═══ Working data

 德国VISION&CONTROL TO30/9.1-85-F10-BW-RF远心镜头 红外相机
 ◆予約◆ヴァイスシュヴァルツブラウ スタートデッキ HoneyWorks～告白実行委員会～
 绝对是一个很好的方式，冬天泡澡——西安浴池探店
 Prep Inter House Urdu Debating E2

══════
═══ Working data

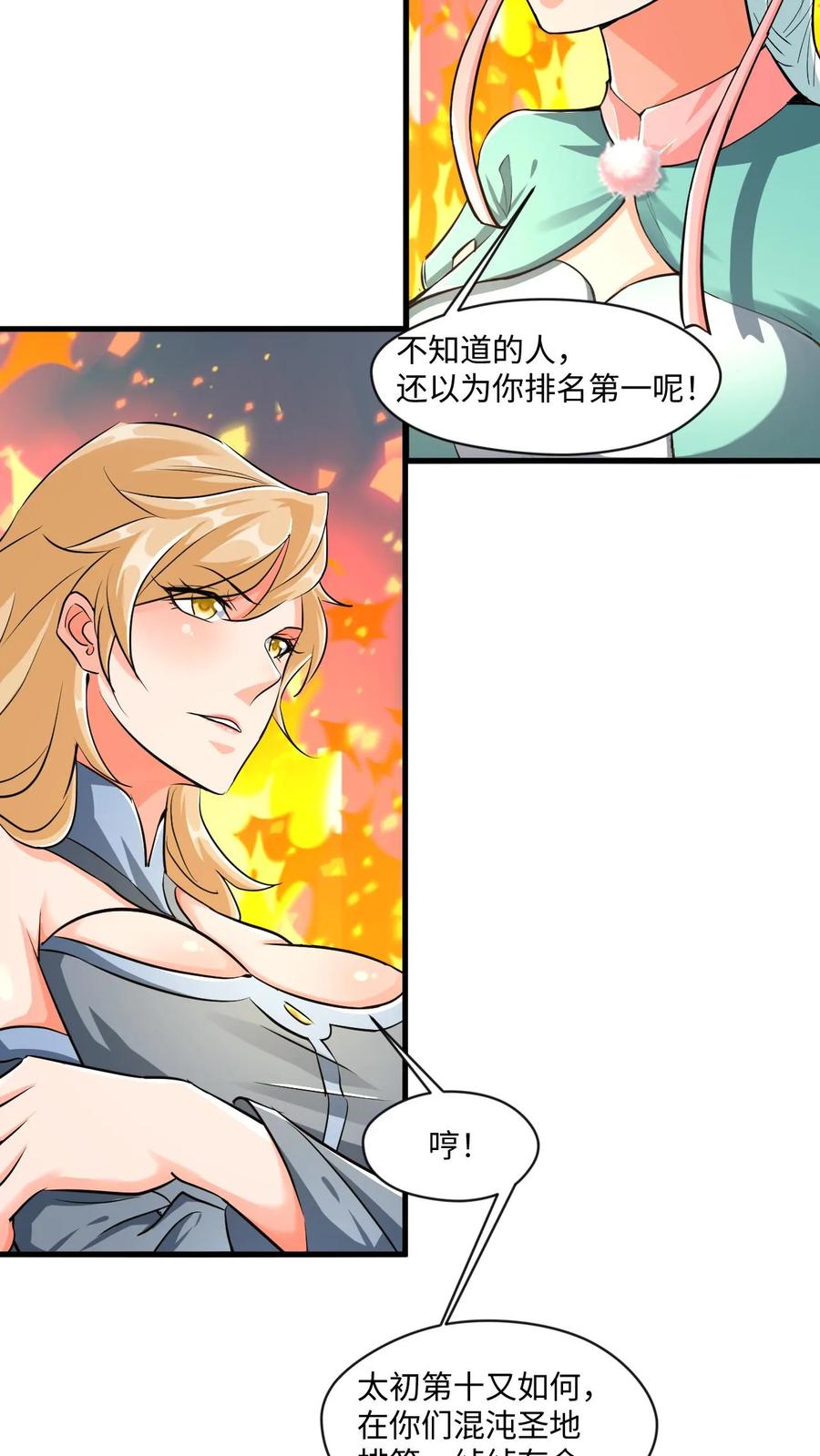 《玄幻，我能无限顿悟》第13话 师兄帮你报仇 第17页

══════

_To do:_ Please copy the data from the line with "德国VISION&CONTROL TO30/9.1-85-F10-BW-RF远心镜头 红外相机" up to and including the line with "Prep Inter House Urdu Debating E2", reproducing every line exactly.

_Result for this task:_
 德国VISION&CONTROL TO30/9.1-85-F10-BW-RF远心镜头 红外相机
 ◆予約◆ヴァイスシュヴァルツブラウ スタートデッキ HoneyWorks～告白実行委員会～
 绝对是一个很好的方式，冬天泡澡——西安浴池探店
 Prep Inter House Urdu Debating E2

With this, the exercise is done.